→ **PAGE EXTRACT**:
Unfortunately, every time there's a new report, the worst-case scenario is what has come true from the last time. As bad as the predictions are, we seem to always do even worse than some of the worst predictions, which can be disheartening. It's really important to have this dual message of, "Climate change is getting worse a lot faster than we even predicted last time we warned you about it, but there's still time to act, and now is the time to act." That's our challenge. It's a complicated message.
Brian: Dr. Berhe, let me bring you in on this pace of change question because I wonder if you have any observations that relate back to your work on the UN's 2005 millennial ecosystem assessment report, which forecasts rising poverty in parts of the world, based on degradation of ecosystems because of warming. Is there anything specific from that forecast of 16 years ago that you recall that you could comment on in terms of what's actually happened compared to what you forecast?
Dr. Berhe: I think the millennium ecosystem assessment, which was at the time, one of the very few ever approaches like that, that were taken to take stock of the health of the ecosystem, documented the rapid pace, which we were degrading the environment as well as changing the environment, including climate. As you can imagine, 16, 17 years in a field like this is a lot of time, but even then it was pretty clear that the pace at which things were going is very dangerous and that the rate of change is accelerating.
I think a lot of the things that we feared then, and that we described in that study at the time has come true when it comes to deforestation if you will, soil degradation, increasing concentration of greenhouse gases in the atmosphere, and the role that humans are playing in facilitating a lot of these rather rapid and drastic change in environmental conditions. I just agree with what was said before about the pace of change is a really important thing to remember.
Yes, a lot of people like to talk about how the earth system also used to be warm at a different time in Earth's history, but I think it's really important to remember that the pace at which the warming is happening right now is rather unprecedented and if we continue on this pace right now, where we're heading is very dangerous territory in terms of atmospheric concentration of carbon dioxide.
We could potentially reach unless we do something big to reduce emissions implements climate smart system management practices to take out the carbon dioxide that's in the atmosphere right now, unless we do both of these things, we can end up in atmospheric conditions that the world hadn't seen in the last 20, 30 million years. The worst-case scenario projections is that if we continue on businesses usual, we can even end up in situations where the CO2 concentration in the atmosphere that the world hadn't seen in the last 100 million years of Earth's history. I don't think any of us would be comfortable living in that kind of situation and it's quite important that we decisively act right now.
Brian: For people who say, "It's just a natural cycle, wait another 100 million years and will go back again," no, not quite. Okay. Before we take some climate science questions from our listeners, Sir David, you have straddled the scientific, academic, and political worlds I see, as chemistry department chair at Cambridge, a University President in Italy, chief science adviser to the government of the UK, how do you approach the role of science communicator to non-scientists politicians, who have to be convinced to make the best decisions based on science, which might not be the decisions most in their political interest?

→ **DATASET ROWS**:

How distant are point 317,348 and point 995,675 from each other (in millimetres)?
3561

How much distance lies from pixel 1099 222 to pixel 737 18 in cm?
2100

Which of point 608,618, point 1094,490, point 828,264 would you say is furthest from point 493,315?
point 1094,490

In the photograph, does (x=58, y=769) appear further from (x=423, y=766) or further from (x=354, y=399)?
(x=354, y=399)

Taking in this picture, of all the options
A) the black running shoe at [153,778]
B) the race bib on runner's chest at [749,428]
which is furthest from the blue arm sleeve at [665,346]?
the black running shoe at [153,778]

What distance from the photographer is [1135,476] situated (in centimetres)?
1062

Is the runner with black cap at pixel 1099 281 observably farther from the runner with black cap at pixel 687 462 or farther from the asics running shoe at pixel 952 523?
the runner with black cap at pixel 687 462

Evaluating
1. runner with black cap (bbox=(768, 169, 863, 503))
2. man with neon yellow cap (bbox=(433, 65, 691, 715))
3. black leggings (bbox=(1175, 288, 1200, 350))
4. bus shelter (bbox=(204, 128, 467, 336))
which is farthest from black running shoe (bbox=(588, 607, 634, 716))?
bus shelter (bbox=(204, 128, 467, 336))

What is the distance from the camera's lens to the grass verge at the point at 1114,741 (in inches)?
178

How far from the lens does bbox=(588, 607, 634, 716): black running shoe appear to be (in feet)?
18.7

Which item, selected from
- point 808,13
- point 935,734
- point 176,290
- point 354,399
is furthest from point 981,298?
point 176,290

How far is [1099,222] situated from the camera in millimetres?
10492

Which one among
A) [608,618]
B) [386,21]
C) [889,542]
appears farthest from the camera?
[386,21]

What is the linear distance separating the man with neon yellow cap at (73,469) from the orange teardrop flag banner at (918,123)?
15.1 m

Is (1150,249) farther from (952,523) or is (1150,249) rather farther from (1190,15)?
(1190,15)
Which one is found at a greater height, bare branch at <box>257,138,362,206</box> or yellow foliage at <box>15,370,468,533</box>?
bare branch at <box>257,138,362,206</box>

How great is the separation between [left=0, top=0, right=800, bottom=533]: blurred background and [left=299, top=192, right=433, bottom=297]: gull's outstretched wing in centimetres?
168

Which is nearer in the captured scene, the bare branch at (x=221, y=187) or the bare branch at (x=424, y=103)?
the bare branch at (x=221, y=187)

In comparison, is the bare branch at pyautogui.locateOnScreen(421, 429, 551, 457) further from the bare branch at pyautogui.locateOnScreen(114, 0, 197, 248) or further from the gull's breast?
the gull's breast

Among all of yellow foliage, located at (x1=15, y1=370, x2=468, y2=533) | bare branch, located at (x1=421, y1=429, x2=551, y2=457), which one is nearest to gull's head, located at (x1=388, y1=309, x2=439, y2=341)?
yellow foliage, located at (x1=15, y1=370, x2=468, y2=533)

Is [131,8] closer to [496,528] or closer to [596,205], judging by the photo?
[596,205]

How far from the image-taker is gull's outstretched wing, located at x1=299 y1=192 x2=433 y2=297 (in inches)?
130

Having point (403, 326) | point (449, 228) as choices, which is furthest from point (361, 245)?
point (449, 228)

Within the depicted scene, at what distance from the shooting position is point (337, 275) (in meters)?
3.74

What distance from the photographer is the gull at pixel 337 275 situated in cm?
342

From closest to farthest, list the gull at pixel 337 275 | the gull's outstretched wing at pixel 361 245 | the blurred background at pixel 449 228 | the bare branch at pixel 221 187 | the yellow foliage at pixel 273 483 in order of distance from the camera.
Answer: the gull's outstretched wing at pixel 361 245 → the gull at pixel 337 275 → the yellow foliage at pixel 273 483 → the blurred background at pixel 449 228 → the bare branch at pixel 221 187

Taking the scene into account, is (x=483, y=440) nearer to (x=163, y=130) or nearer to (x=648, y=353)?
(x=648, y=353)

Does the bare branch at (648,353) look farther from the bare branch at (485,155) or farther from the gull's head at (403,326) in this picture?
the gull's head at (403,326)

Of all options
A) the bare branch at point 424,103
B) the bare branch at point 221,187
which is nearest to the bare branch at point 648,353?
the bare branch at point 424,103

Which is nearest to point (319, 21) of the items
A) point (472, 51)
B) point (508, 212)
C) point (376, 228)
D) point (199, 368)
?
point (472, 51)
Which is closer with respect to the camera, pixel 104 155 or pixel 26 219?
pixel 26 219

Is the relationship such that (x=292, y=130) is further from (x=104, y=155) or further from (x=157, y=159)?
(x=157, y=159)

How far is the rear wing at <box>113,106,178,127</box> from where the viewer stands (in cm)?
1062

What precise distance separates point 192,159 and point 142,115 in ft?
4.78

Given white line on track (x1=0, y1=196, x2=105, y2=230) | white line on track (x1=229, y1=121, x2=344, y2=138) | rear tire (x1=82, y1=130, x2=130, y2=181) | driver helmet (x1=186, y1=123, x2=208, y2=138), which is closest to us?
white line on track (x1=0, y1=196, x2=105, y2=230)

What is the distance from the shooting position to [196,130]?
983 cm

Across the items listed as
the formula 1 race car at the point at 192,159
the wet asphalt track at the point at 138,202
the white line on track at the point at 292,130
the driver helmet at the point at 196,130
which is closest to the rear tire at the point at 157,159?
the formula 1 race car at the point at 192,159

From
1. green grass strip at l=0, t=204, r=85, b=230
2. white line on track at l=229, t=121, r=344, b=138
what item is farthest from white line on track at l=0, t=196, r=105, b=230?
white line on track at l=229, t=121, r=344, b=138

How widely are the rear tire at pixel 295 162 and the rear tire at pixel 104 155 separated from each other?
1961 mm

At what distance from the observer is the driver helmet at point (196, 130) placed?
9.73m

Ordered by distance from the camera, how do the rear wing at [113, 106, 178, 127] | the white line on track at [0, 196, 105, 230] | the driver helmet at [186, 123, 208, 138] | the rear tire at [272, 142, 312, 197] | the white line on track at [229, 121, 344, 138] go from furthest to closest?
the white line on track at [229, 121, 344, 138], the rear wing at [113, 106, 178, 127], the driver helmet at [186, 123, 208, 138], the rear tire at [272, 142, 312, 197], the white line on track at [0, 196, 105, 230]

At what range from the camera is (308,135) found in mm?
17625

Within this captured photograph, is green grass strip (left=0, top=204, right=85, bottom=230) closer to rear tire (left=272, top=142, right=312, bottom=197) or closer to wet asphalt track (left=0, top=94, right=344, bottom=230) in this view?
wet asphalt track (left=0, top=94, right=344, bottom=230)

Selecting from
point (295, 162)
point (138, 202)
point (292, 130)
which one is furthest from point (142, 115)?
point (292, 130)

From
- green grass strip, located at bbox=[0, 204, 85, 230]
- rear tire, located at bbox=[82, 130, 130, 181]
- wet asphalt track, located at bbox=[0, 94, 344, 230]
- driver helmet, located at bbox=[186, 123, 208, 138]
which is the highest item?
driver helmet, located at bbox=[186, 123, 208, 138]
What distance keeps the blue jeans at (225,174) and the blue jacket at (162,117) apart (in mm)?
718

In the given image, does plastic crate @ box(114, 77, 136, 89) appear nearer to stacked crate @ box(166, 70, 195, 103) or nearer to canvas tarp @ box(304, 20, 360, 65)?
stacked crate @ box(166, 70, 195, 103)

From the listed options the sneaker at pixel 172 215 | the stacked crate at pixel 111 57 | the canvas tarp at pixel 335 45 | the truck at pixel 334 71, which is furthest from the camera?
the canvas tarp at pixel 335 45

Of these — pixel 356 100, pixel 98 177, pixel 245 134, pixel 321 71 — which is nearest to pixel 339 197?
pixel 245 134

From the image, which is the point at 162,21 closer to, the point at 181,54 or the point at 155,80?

→ **SET TASK A**: Please give the climate transcript again from "We could potentially" up to and including "act right now.", replacing "decisively" with "firmly".
→ **SET TASK B**: Show every line of the entries that contains the word "Within".

→ **WRITTEN SOLUTION A**:
We could potentially reach unless we do something big to reduce emissions implements climate smart system management practices to take out the carbon dioxide that's in the atmosphere right now, unless we do both of these things, we can end up in atmospheric conditions that the world hadn't seen in the last 20, 30 million years. The worst-case scenario projections is that if we continue on businesses usual, we can even end up in situations where the CO2 concentration in the atmosphere that the world hadn't seen in the last 100 million years of Earth's history. I don't think any of us would be comfortable living in that kind of situation and it's quite important that we firmly act right now.

→ **WRITTEN SOLUTION B**:
Within the depicted scene, at what distance from the shooting position is point (337, 275) (in meters)?
Within this captured photograph, is green grass strip (left=0, top=204, right=85, bottom=230) closer to rear tire (left=272, top=142, right=312, bottom=197) or closer to wet asphalt track (left=0, top=94, right=344, bottom=230) in this view?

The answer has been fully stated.